--- BEGIN DOCUMENT PASSAGE ---
The car saga continues.  SD60 ran into a deer recently and totaled her $14k car.  She had let the insurance lapse so is without wheels.  DH84  plans to buy her a small used car but there are a lot of hills to climb first.

The short-term plan is for OSS to lend SD a pickup truck til a car is found.  We originally gave it to him and he's restored it, kind of like "good ole Dad's truck", he has other vehicles.  But he needs it while another is in the shop so can't bring it til Wednesday.  During his convo with DH today, he gave DH some home truths about SD's drug use, poor judgement and personality flaws.  He doesnt want SD driving his vehicle with no insurance (wisely).  DH managed to listen to him with minimal comeback.  When he got off the phone, I said, "OSS, YSS, the other kids and I dont tell you these things to trash SD.  We tell you because we are concerned about you and you always wind up having to pay to bail her out".  He seemed to be able to hear this today.
--- END DOCUMENT PASSAGE ---
--- BEGIN SUPPLIED DATA ---
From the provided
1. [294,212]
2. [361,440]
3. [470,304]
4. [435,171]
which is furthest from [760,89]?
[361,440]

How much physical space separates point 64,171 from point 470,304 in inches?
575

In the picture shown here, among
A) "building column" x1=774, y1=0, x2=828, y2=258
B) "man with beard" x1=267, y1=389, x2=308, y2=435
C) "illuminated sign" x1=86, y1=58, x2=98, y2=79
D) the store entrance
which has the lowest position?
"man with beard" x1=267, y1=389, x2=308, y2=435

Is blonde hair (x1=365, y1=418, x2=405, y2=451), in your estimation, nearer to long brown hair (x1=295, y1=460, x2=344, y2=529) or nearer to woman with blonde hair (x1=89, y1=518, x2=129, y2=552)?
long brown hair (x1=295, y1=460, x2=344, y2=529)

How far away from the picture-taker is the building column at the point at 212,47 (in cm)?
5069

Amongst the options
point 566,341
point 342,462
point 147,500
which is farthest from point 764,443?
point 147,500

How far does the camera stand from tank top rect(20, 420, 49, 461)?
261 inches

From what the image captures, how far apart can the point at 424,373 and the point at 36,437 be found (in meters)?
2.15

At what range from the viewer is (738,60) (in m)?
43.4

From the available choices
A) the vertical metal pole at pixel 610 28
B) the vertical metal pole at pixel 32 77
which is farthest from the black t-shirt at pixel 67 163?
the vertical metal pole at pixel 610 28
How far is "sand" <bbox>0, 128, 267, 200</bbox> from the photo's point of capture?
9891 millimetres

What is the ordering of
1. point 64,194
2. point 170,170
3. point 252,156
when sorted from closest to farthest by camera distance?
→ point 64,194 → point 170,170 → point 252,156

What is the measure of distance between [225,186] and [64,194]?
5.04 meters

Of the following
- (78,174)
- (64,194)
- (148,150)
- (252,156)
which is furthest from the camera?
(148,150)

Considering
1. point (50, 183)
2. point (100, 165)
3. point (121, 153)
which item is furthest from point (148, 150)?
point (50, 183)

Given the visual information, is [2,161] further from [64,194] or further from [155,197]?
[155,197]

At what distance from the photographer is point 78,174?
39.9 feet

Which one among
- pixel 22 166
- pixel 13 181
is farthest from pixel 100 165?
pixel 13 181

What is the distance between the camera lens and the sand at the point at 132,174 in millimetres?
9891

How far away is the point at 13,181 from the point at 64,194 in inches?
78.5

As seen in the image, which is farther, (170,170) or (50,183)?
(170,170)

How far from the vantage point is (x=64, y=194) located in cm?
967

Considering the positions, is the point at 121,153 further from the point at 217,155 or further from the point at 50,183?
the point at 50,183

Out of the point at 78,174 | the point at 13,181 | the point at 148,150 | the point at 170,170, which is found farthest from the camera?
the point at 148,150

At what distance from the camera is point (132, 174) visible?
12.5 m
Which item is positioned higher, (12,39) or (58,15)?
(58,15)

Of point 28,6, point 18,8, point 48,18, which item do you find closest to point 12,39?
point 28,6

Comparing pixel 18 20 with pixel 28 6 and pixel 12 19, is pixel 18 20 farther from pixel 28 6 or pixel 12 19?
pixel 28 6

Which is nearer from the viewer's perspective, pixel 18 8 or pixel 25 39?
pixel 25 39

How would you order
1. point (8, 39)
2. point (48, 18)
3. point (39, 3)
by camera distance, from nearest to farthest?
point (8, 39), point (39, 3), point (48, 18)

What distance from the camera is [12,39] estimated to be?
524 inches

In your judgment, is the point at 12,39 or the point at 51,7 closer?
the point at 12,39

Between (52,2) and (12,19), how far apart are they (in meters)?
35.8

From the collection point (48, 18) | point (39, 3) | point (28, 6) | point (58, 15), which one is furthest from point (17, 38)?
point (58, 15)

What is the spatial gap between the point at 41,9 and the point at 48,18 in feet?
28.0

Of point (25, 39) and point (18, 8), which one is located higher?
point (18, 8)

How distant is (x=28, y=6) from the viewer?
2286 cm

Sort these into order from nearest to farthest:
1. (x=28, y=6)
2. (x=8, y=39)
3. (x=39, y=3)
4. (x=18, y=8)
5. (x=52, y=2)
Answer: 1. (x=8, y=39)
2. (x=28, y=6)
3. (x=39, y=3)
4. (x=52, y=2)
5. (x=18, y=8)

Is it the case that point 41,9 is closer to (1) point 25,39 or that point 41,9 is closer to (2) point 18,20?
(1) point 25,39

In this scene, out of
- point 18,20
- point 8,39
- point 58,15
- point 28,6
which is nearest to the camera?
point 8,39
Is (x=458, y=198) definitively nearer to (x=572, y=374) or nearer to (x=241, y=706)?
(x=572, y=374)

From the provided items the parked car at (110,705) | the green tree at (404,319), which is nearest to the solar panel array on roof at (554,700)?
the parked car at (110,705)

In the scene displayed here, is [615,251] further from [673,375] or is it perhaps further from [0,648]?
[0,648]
--- END SUPPLIED DATA ---
▸ **WORK TO DO**
1. Answer these questions from the car saga passage, one line each:
(a) How much was the car SD totaled worth?
(b) What vehicle will OSS lend SD until a car is found?
(c) On what day can OSS bring that vehicle?
2. Carry on the car saga passage from its last sentence.

▸ **TASK-BY-TASK OUTPUTS**
1.
(a) $14k
(b) A pickup truck
(c) Wednesday

2.
 We discussed budget for the car (cash) and I told him I'd have an issue with any kind of payments.  I also told him that he also needs to figure in car registration cost and insurance.

He just got off the phone with SD.  They are going to the tow place today to retrieve some stuff.  DH also needs to hear personally what the next steps are (how/when/ how much SD will be paid for salvage, a title issue, etc).  He asked if I'd want to go, I said no, I didn't want to be more involved.  He begged me to go and frankly, isn't up to understanding transactions, neither is she.  So, we are leaving soon.  To be continued....

Comments

Kes's picture

It's good that DH heard the truth about SD60 - whether it will make any difference though - probably not. 

Birchclimber's picture

Oh, wow.  Stuck in the middle again, huh?  The things we do for love!!  I would do the same thing as you.  

At least he's being more receptive to the truth about SD after talking to SS.  Fingers crossed for you today!  Please keep us posted. 

Merry's picture

I'd do the same thing too, just to protect DH. And knowing the whole time that things will somehow still go sideways.

tog redux's picture

I think it's reasonable to engage in order to protect his finances, on a short-term basis. 

CLove's picture

Does SD NEEd a vehicle, or just WANT one? There is absolutely no rush. But yes, with his fuzziness Im glad that you are going with him - more for your sake JRI.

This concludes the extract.